Le message télégramme du VPM Shabani, consulté par ACTUALITÉ.CD, indique qu’une action disciplinaire est ouverte contre le maire pour «faute grave». Il enjoint également que l’intérim soit assuré par son adjoint. La mesure ne se limite donc pas à une réaction symbolique : elle engage la responsabilité administrative d’un élu local dont le geste s’inscrivait dans une mobilisation en faveur d’un changement de la Constitution.

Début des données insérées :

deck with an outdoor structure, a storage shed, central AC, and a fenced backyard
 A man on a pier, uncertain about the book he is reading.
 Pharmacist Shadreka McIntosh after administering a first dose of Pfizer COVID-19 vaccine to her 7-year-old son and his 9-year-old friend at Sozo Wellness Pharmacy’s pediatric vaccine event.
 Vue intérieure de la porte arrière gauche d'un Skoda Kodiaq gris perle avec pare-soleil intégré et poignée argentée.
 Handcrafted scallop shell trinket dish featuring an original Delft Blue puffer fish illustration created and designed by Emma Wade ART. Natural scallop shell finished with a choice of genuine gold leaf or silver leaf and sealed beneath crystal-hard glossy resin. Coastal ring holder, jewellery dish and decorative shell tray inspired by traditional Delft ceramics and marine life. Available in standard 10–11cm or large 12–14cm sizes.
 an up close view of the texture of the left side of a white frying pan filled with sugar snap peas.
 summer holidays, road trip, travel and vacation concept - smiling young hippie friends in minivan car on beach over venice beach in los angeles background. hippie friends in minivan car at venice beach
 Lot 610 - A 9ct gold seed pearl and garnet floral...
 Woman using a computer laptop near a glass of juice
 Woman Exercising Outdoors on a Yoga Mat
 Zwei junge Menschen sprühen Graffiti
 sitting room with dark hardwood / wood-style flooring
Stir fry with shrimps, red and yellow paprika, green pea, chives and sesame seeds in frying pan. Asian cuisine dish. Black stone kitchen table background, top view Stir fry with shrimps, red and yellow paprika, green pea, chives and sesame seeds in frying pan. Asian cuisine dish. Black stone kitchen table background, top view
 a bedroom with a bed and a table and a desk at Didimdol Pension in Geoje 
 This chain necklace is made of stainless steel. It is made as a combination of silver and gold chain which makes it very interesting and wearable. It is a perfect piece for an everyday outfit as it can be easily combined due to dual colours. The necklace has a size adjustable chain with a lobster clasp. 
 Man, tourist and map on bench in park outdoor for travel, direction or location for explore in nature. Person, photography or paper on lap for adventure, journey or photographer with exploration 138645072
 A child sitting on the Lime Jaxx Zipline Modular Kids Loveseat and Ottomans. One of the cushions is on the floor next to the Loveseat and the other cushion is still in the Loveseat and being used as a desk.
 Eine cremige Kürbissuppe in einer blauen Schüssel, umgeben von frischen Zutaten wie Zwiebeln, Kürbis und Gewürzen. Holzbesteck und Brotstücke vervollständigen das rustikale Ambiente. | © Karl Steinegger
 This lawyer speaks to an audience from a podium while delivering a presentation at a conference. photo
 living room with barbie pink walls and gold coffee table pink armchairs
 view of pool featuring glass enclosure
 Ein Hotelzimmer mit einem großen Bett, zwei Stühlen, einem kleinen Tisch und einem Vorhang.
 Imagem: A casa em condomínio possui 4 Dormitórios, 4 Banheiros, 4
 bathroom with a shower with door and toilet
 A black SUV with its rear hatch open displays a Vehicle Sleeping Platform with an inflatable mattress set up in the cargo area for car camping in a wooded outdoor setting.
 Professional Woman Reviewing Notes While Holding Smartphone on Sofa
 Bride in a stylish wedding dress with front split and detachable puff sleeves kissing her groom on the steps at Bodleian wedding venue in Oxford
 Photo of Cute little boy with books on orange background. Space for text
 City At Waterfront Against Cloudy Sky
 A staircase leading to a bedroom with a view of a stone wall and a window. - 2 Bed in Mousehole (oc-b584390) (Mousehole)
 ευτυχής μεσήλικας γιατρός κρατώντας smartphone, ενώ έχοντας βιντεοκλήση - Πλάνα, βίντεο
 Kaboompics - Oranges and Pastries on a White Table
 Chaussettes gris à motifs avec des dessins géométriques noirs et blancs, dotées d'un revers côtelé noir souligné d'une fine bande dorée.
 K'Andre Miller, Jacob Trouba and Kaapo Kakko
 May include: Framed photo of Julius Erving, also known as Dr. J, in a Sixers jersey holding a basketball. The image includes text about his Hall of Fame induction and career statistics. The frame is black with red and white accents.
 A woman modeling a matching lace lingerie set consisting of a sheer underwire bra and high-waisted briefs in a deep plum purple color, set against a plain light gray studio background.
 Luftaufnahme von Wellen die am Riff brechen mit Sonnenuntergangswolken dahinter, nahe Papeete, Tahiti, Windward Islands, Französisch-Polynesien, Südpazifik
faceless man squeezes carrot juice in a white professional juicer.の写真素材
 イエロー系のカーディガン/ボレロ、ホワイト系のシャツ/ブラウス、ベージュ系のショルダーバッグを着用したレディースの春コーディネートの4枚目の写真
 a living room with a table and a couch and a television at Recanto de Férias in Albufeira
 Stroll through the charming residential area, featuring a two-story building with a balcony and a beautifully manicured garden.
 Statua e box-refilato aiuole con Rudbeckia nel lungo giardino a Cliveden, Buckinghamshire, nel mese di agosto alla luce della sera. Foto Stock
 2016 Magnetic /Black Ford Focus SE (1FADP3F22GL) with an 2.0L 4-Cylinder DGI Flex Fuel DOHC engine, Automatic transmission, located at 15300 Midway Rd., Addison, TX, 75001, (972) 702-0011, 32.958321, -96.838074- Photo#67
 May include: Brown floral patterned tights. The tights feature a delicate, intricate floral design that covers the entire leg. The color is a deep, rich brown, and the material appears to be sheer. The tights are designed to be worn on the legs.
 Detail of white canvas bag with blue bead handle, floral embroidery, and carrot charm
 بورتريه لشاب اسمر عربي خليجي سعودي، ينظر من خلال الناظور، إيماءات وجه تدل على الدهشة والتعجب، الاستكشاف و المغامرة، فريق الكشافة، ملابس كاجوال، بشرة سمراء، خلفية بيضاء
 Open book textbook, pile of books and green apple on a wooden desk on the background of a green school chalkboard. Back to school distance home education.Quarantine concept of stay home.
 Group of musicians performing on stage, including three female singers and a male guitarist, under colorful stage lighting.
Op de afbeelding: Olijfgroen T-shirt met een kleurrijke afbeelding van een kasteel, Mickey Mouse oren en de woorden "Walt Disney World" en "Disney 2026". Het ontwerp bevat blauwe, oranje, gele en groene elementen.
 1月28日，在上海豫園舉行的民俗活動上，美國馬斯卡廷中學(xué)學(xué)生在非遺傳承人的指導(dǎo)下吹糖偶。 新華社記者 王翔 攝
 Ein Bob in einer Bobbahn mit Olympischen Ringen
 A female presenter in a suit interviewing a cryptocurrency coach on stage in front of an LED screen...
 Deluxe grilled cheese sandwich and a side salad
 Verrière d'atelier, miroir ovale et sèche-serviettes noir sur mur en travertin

À Tshikapa, un geste devenu affaire d’État
Les faits se sont déroulés dans la ville de Tshikapa, dans le cadre d’une mobilisation politique visant à soutenir la révision de la Constitution. Faustin Lumu Luabo, favorable à ce changement, a déchiré une copie de la loi mère devant un public, affirmant avoir «traduit la parole en acte». Cette phrase, rapportée dans le contexte de la vidéo devenue virale, donne au geste une portée politique assumée.
Mais l’acte n’a pas été reçu uniquement comme une prise de position militante. En tant que maire, Faustin Lumu Luabo incarne aussi l’autorité publique locale. C’est précisément cette double position, entre engagement politique et responsabilité institutionnelle, qui donne à l’affaire sa gravité. Le débat sur la révision de la Constitution touche au cœur de l’organisation de l’État ; lorsqu’un représentant de l’autorité locale intervient par un acte aussi visible, la frontière entre opinion politique et devoir de réserve devient un enjeu public.
Jacquemin Shabani active la voie disciplinaire
La réaction du vice-premier ministre de l’Intérieur s’inscrit dans le champ administratif. Jacquemin Shabani a saisi le gouvernement du Kasaï afin que la suspension de Faustin Lumu Luabo soit ordonnée. Le message télégramme évoque une suspension préventive et l’ouverture d’une action disciplinaire pour «faute grave». À ce stade, les informations disponibles indiquent donc une procédure interne visant le comportement du maire dans l’exercice de sa responsabilité publique.
Cette décision met aussi en lumière le rôle du pouvoir central dans le contrôle de l’administration territoriale. En demandant que l’intérim soit confié à l’adjoint du maire, le VPM de l’Intérieur cherche à éviter une vacance dans la gestion de la ville. Pour les habitants de Tshikapa, l’enjeu concret est celui de la continuité de l’autorité municipale, au-delà de la controverse née de la vidéo.
La Constitution au cœur du rapport de force
Le contexte politique donne à cette suspension une résonance particulière. La mobilisation au cours de laquelle le maire a posé son geste visait à changer la Constitution, un projet porté par le pouvoir en vue de permettre au chef de l’État de rester en poste. Dans un tel cadre, chaque acte public autour de la loi fondamentale devient un signal politique, surtout lorsqu’il émane d’un responsable local.
La Constitution n’est pas seulement un texte juridique ; elle organise les règles du pouvoir et encadre les rapports entre les institutions et les citoyens. C’est pourquoi sa mise en scène dans un événement politique, puis la sanction administrative qui s’ensuit, dépassent la seule personne de Faustin Lumu Luabo. L’affaire rappelle que les débats constitutionnels, lorsqu’ils se déplacent sur le terrain de la mobilisation publique, peuvent rapidement engager la responsabilité des autorités qui y prennent part.
Une suspension aux implications institutionnelles
La suspension de Faustin Lumu Luabo ne clôt pas le dossier, puisque l’action disciplinaire annoncée reste ouverte. Les suites dépendront de cette procédure, dont le message télégramme signale l’existence sans en détailler l’issue. La prudence s’impose donc : les faits établis concernent la demande de suspension, l’ouverture d’une action disciplinaire, la qualification de «faute grave» dans le message du VPM et la mise en place de l’intérim par l’adjoint.
Dans une période où la révision de la Constitution suscite une mobilisation politique, cette affaire met en regard deux exigences : la liberté des responsables publics de prendre position dans le débat politique et leur obligation de préserver la dignité des institutions qu’ils représentent. À Tshikapa, c’est désormais autour de cette ligne de responsabilité que se joue la suite administrative du dossier.